#### WORK REQUIRED
Retype, without alteration, each line from the line containing "What is the" to the final line of the records.

Start

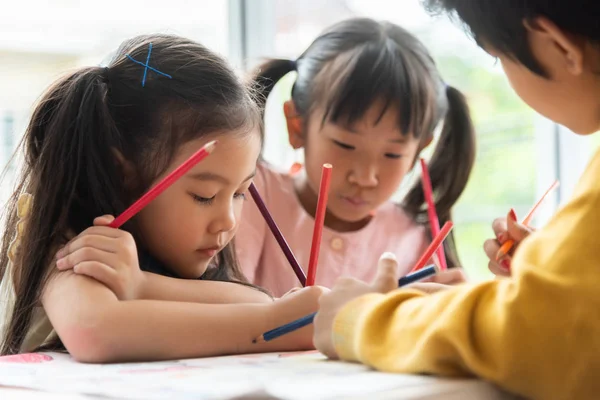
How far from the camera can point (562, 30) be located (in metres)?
0.64

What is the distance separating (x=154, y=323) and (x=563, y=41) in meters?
0.42

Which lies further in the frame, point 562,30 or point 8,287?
point 8,287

End

#### WRITTEN SOLUTION
What is the distance separating (x=154, y=323) and (x=563, y=41) in meters?
0.42

Which lies further in the frame, point 562,30 or point 8,287?
point 8,287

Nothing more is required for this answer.